DATA FOR THIS TASK –
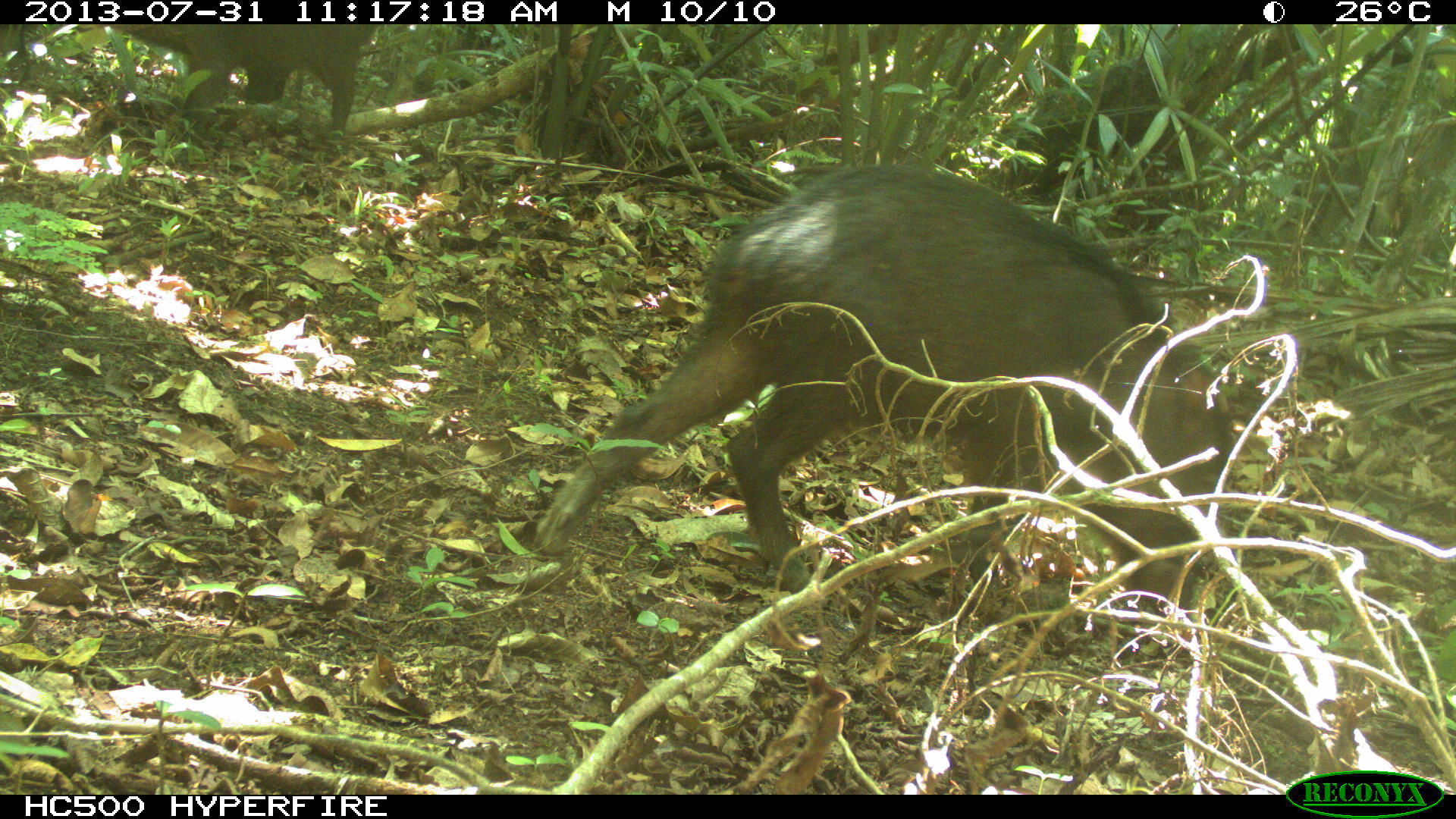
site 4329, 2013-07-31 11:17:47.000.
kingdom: Animalia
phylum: Chordata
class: Mammalia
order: Artiodactyla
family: Tayassuidae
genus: Tayassu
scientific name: Tayassu pecari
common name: white-lipped peccary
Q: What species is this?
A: Tayassu pecari (white-lipped peccary).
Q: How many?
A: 2.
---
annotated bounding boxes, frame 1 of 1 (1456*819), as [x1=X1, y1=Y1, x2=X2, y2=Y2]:
tayassu pecari: [x1=527, y1=158, x2=1235, y2=606]; [x1=97, y1=20, x2=380, y2=143]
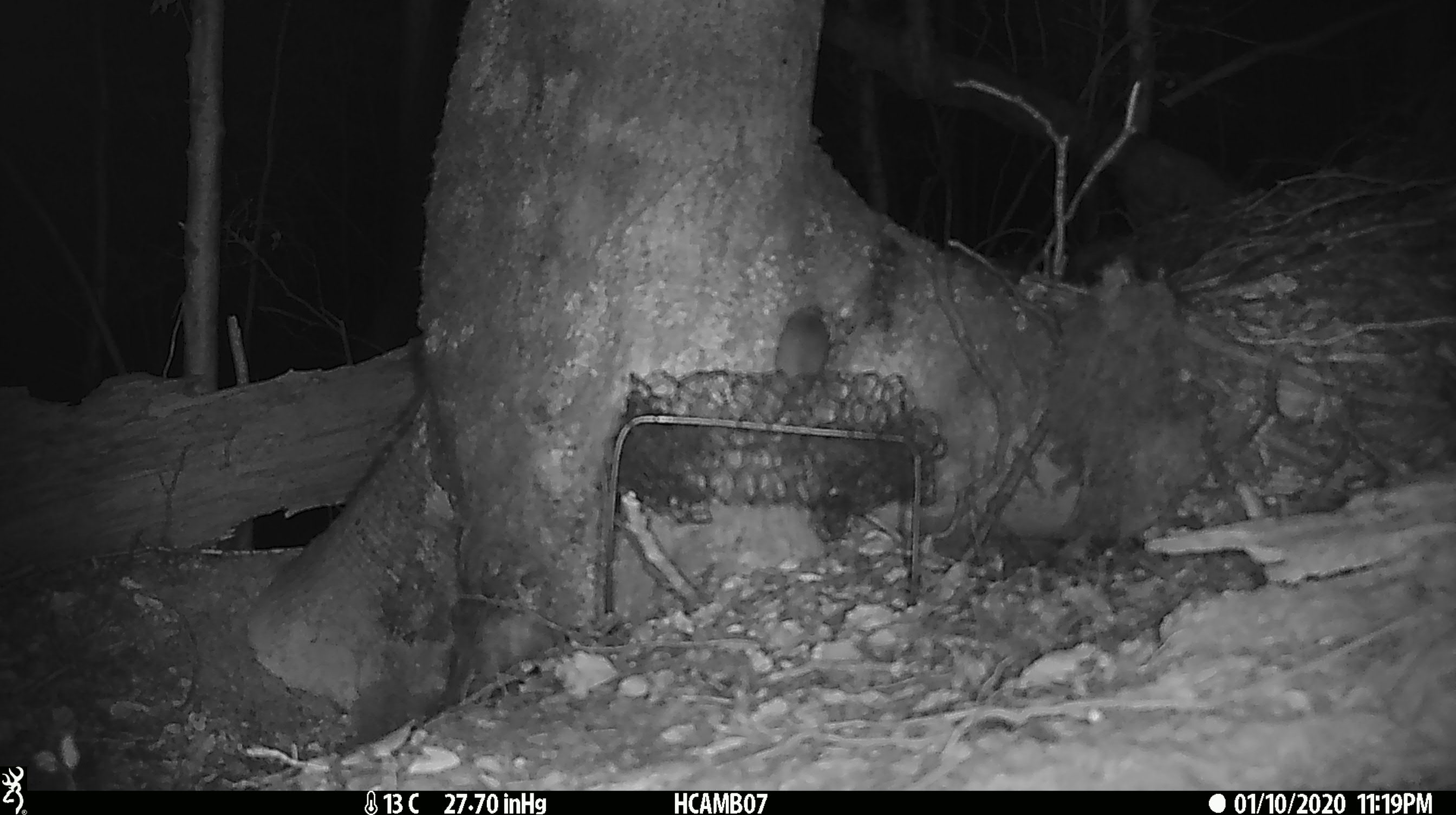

BRIEF – Retype all of the material above precisely as it reads. Pictures are not part of the copy.

COMPLETED TASK –
site 4329, 2013-07-31 11:17:47.000.
kingdom: Animalia
phylum: Chordata
class: Mammalia
order: Artiodactyla
family: Tayassuidae
genus: Tayassu
scientific name: Tayassu pecari
common name: white-lipped peccary
Q: What species is this?
A: Tayassu pecari (white-lipped peccary).
Q: How many?
A: 2.
---
annotated bounding boxes, frame 1 of 1 (1456*819), as [x1=X1, y1=Y1, x2=X2, y2=Y2]:
tayassu pecari: [x1=527, y1=158, x2=1235, y2=606]; [x1=97, y1=20, x2=380, y2=143]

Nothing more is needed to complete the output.